**Problem details**
Exactly repeat all the records below, omitting the images they hold.

[[ Data provided, beginning ]]

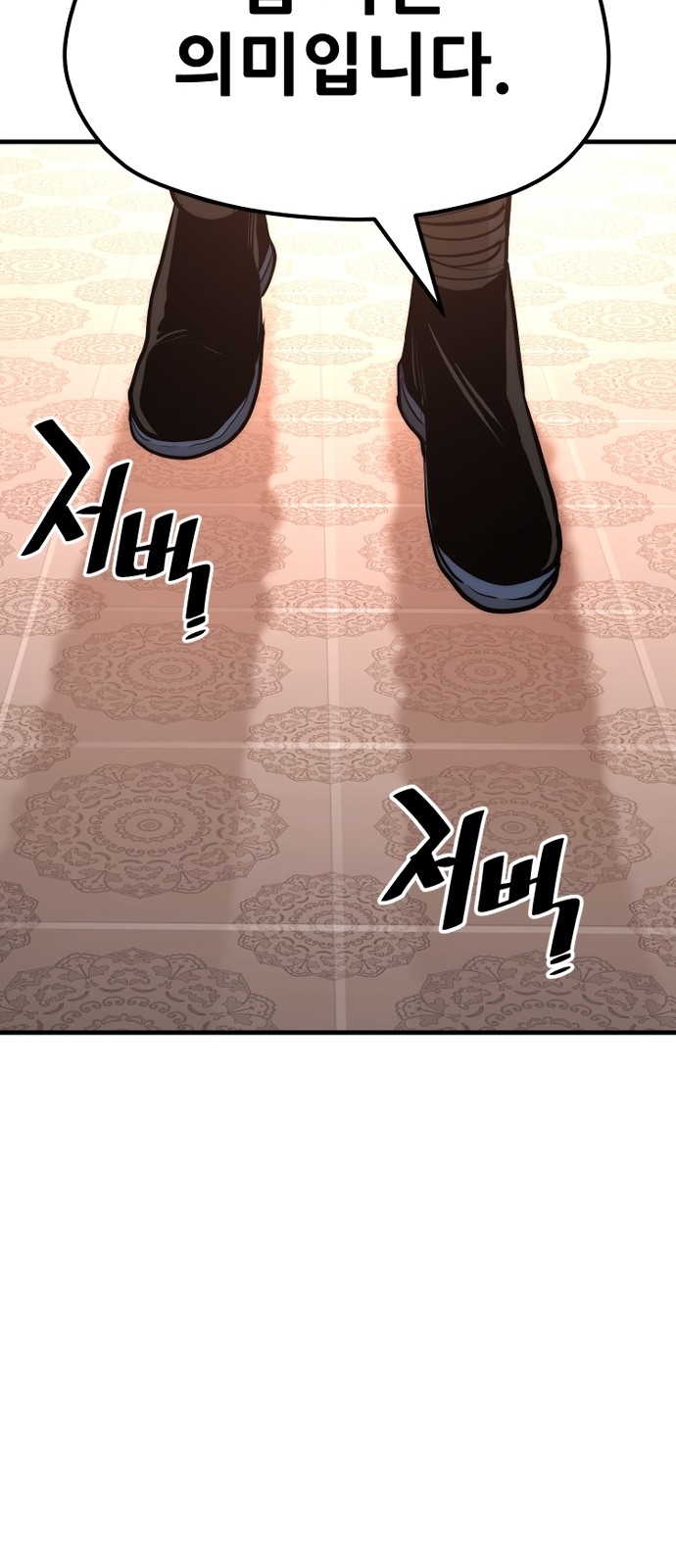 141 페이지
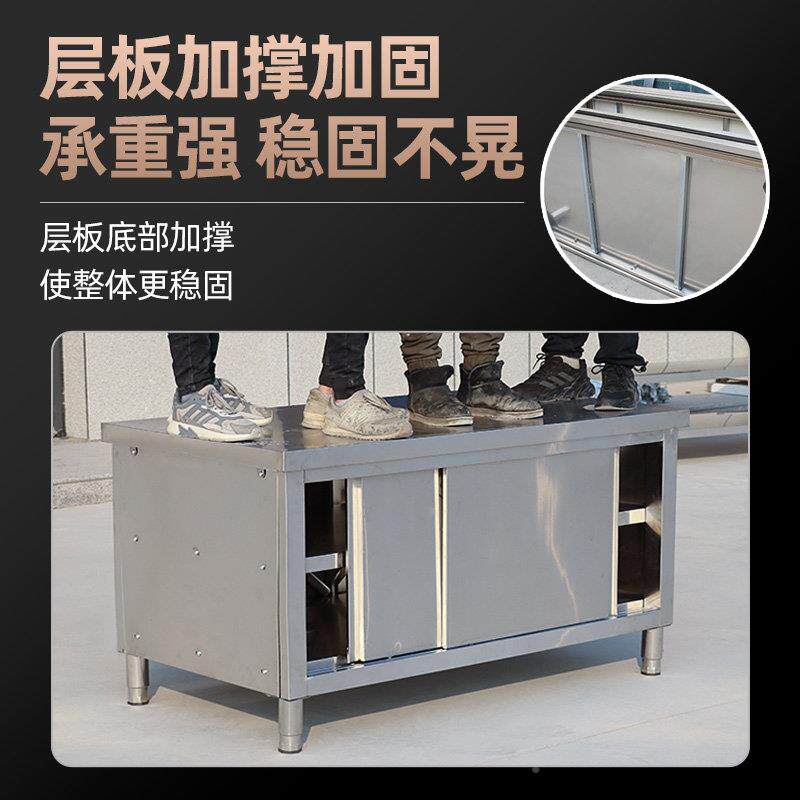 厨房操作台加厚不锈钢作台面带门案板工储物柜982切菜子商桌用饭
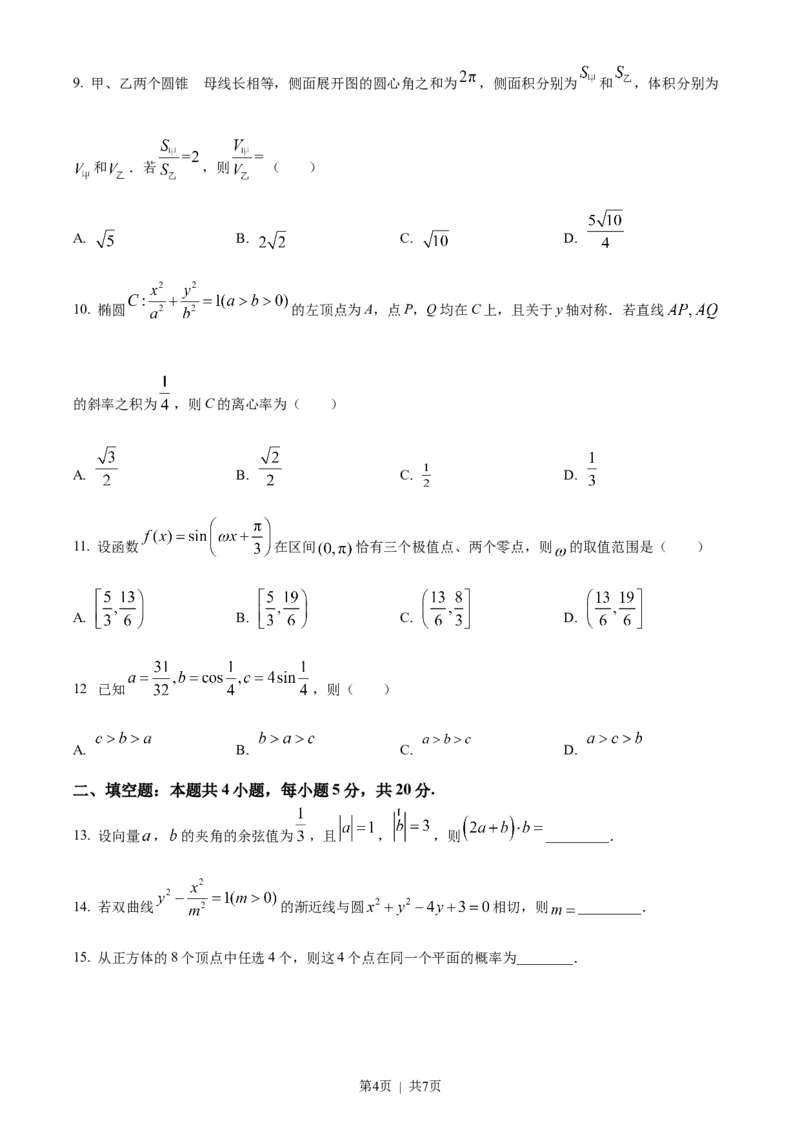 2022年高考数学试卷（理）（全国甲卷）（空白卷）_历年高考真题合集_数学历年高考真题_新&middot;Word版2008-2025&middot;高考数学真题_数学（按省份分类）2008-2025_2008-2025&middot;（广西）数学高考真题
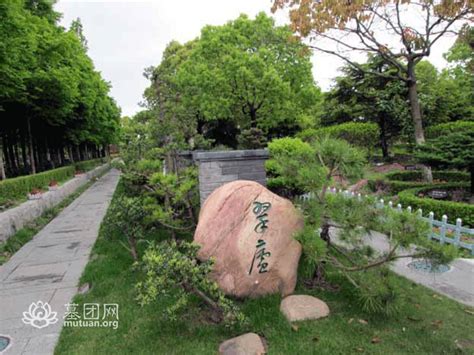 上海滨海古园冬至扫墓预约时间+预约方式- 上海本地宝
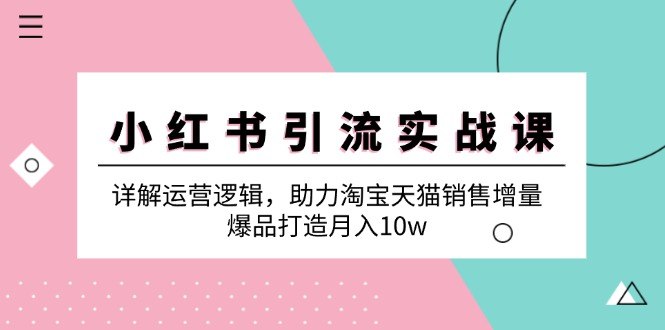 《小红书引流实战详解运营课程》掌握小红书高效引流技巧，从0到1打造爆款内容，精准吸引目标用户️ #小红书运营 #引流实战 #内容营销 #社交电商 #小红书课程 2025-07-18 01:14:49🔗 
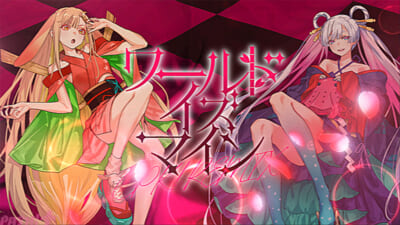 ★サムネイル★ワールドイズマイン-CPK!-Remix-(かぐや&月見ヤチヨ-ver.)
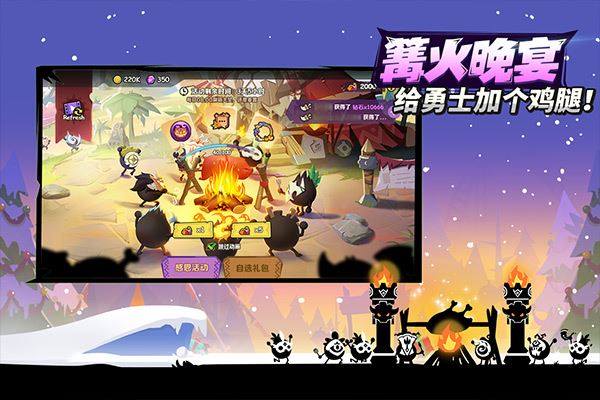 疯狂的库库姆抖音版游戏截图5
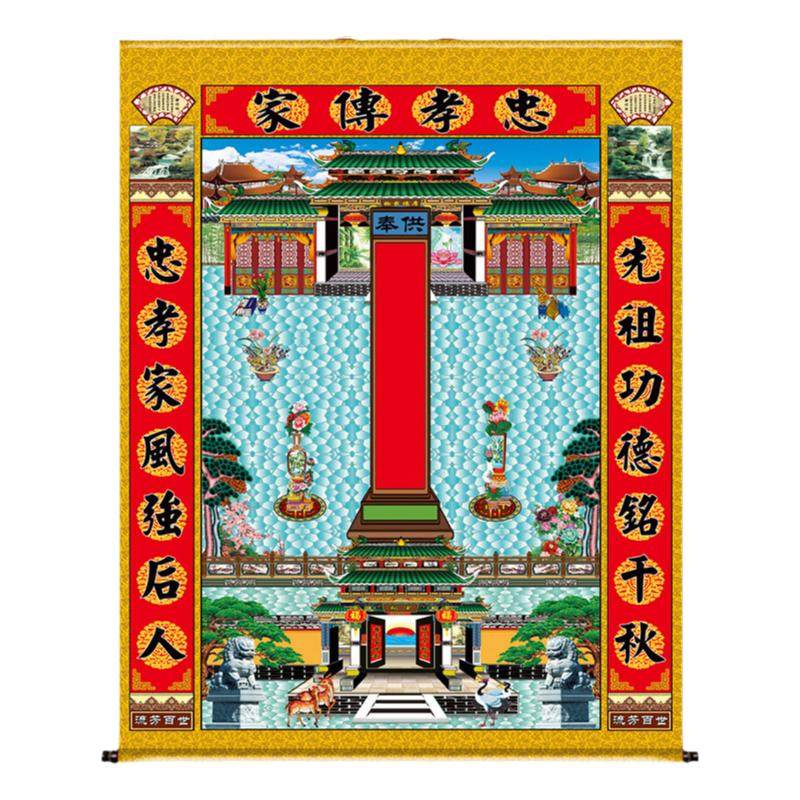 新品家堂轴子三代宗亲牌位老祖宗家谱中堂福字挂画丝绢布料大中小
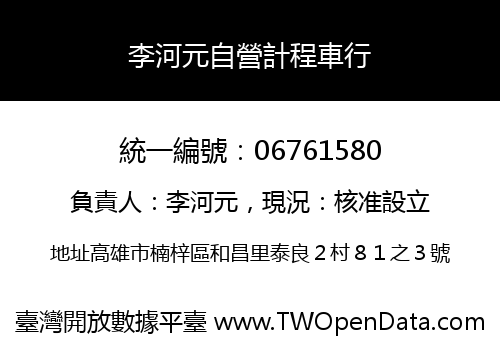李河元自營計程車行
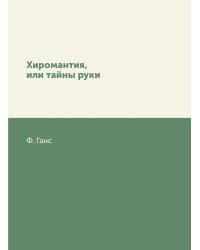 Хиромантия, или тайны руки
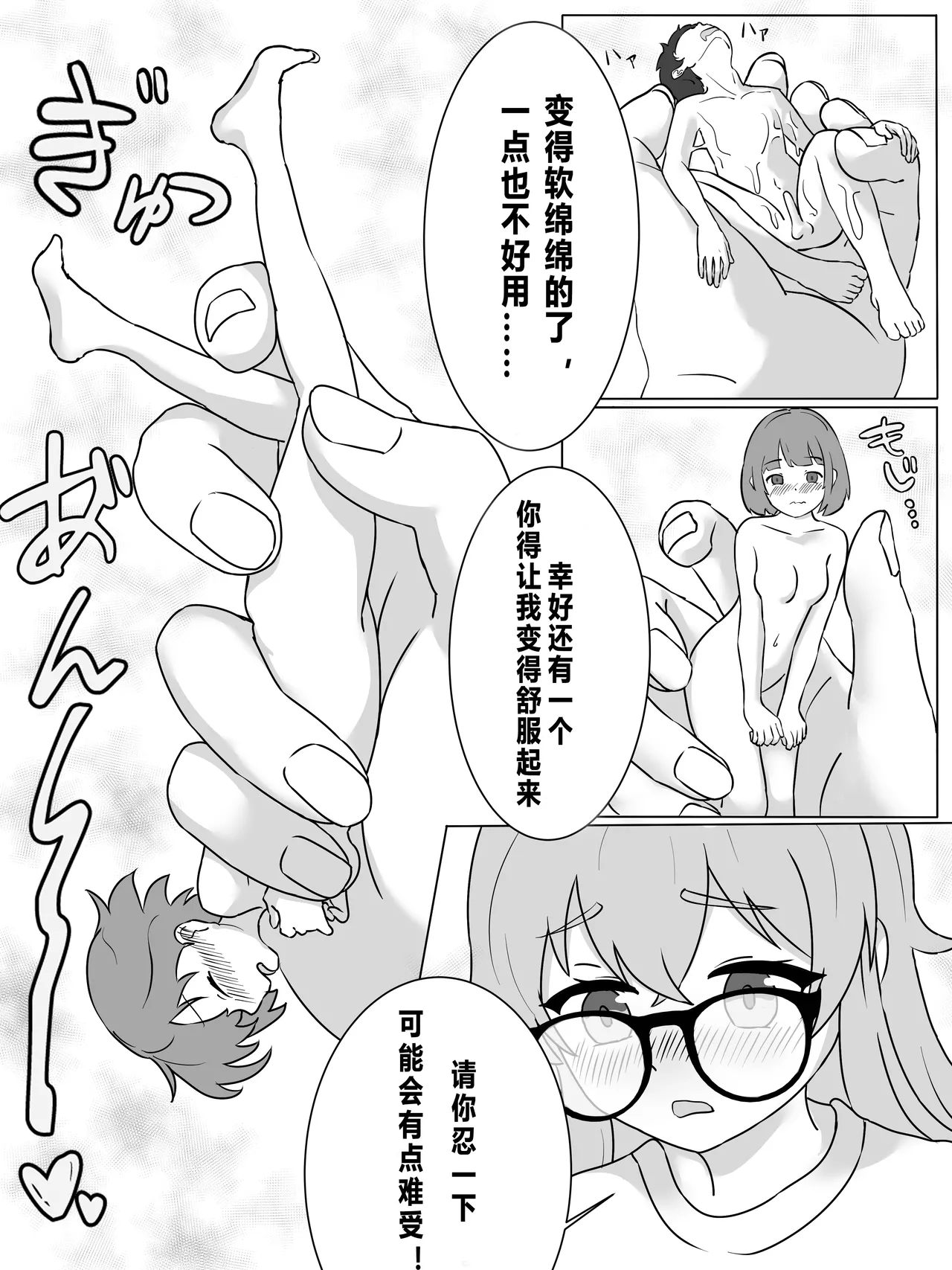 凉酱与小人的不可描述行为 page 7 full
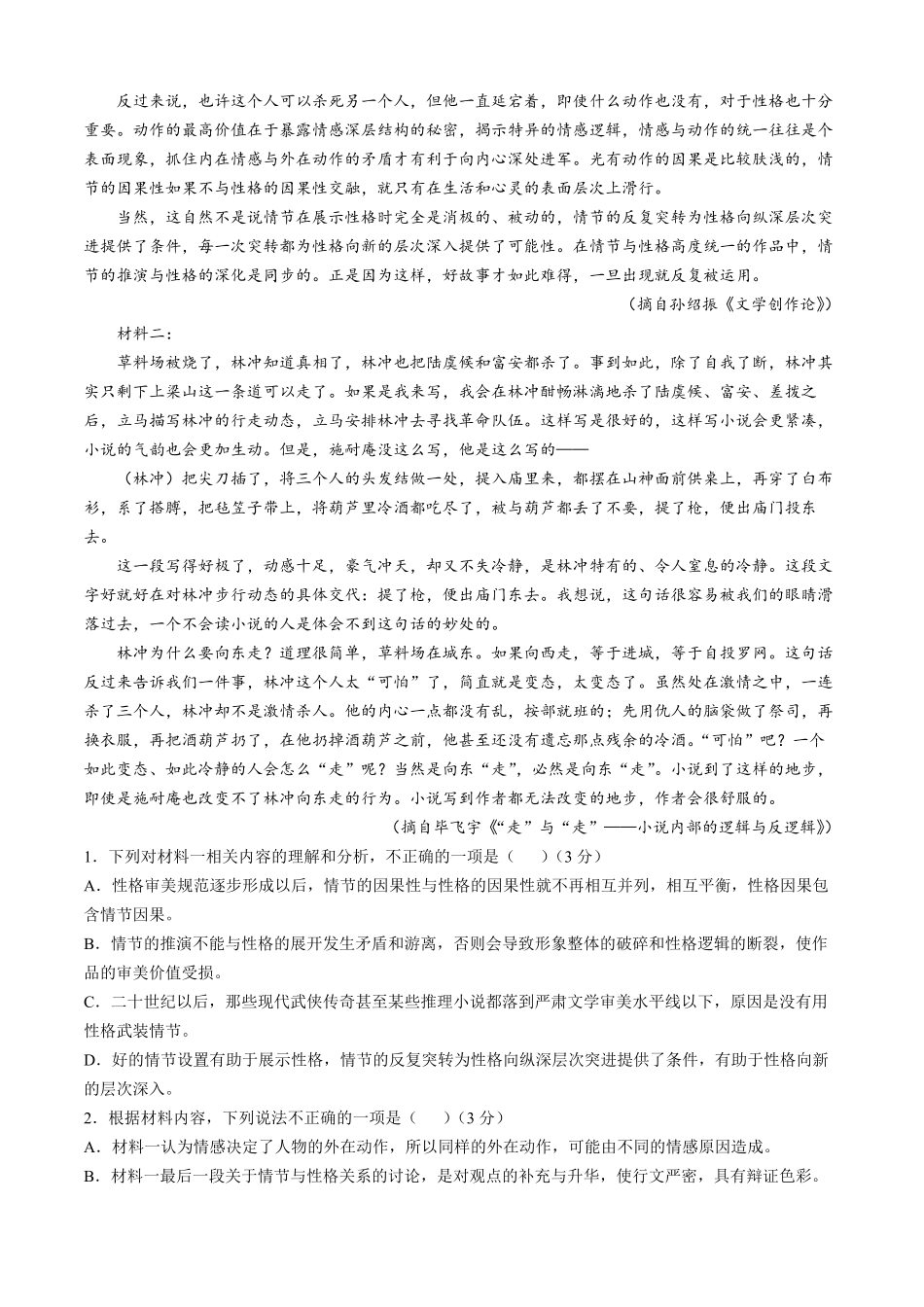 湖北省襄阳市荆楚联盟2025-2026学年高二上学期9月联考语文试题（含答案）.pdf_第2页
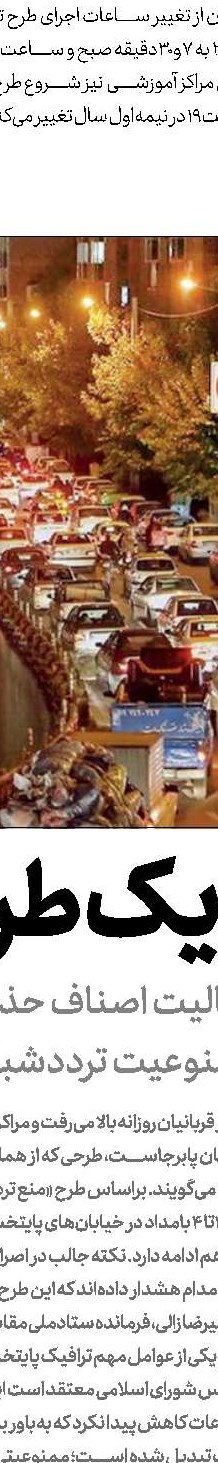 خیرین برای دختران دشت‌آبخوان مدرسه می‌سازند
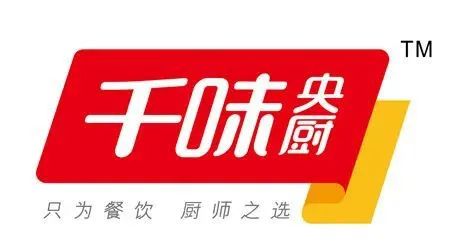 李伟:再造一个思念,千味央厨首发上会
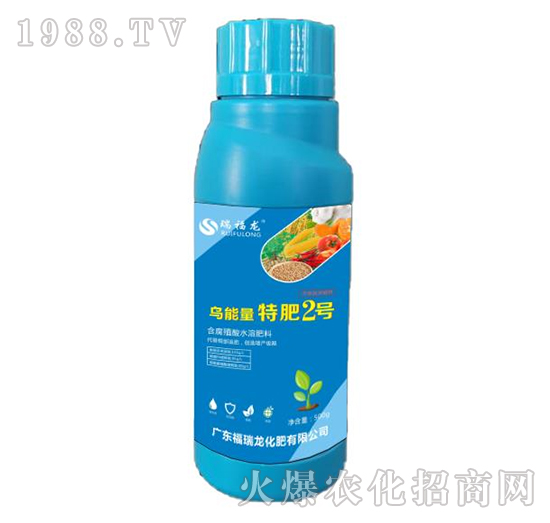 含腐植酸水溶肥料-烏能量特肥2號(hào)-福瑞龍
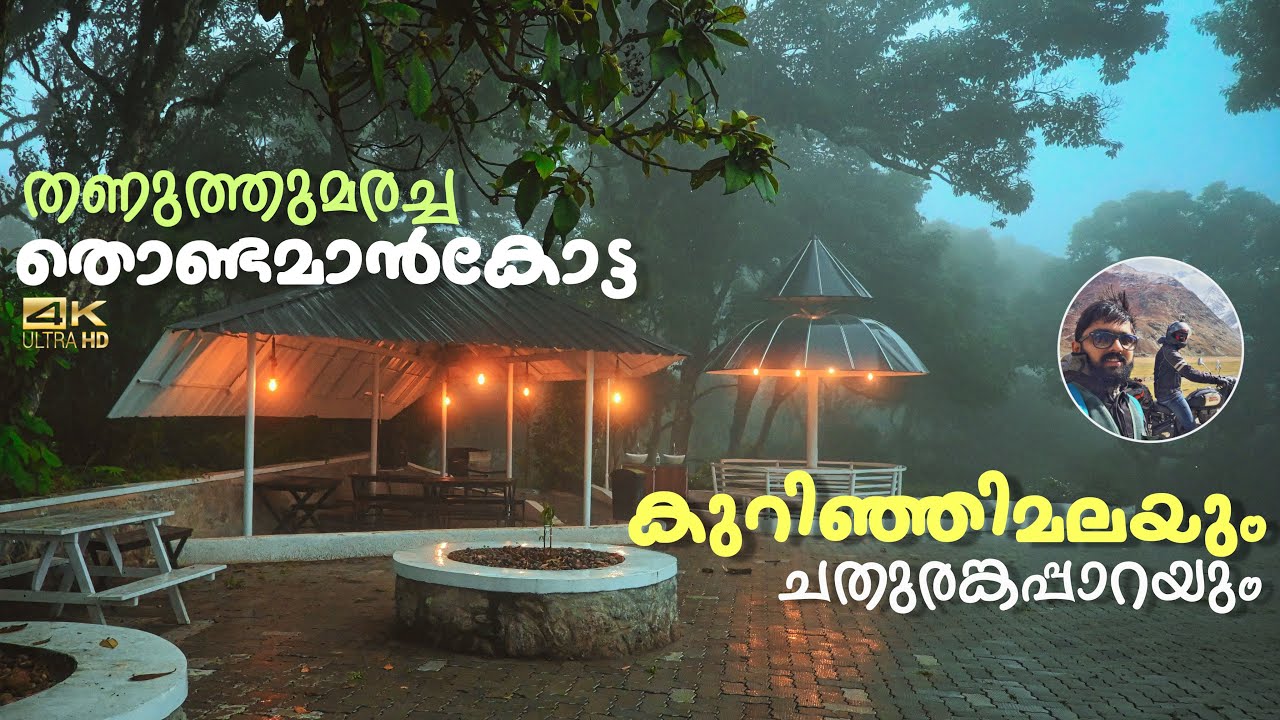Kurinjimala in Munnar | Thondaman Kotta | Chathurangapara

[[ Data provided, end ]]

**Answer space**
 141 페이지
 厨房操作台加厚不锈钢作台面带门案板工储物柜982切菜子商桌用饭
 2022年高考数学试卷（理）（全国甲卷）（空白卷）_历年高考真题合集_数学历年高考真题_新&middot;Word版2008-2025&middot;高考数学真题_数学（按省份分类）2008-2025_2008-2025&middot;（广西）数学高考真题
 上海滨海古园冬至扫墓预约时间+预约方式- 上海本地宝
 《小红书引流实战详解运营课程》掌握小红书高效引流技巧，从0到1打造爆款内容，精准吸引目标用户️ #小红书运营 #引流实战 #内容营销 #社交电商 #小红书课程 2025-07-18 01:14:49🔗 
 ★サムネイル★ワールドイズマイン-CPK!-Remix-(かぐや&月見ヤチヨ-ver.)
 疯狂的库库姆抖音版游戏截图5
 新品家堂轴子三代宗亲牌位老祖宗家谱中堂福字挂画丝绢布料大中小
李河元自營計程車行
 Хиромантия, или тайны руки
 凉酱与小人的不可描述行为 page 7 full
 湖北省襄阳市荆楚联盟2025-2026学年高二上学期9月联考语文试题（含答案）.pdf_第2页
 خیرین برای دختران دشت‌آبخوان مدرسه می‌سازند
 李伟:再造一个思念,千味央厨首发上会
 含腐植酸水溶肥料-烏能量特肥2號(hào)-福瑞龍
Kurinjimala in Munnar | Thondaman Kotta | Chathurangapara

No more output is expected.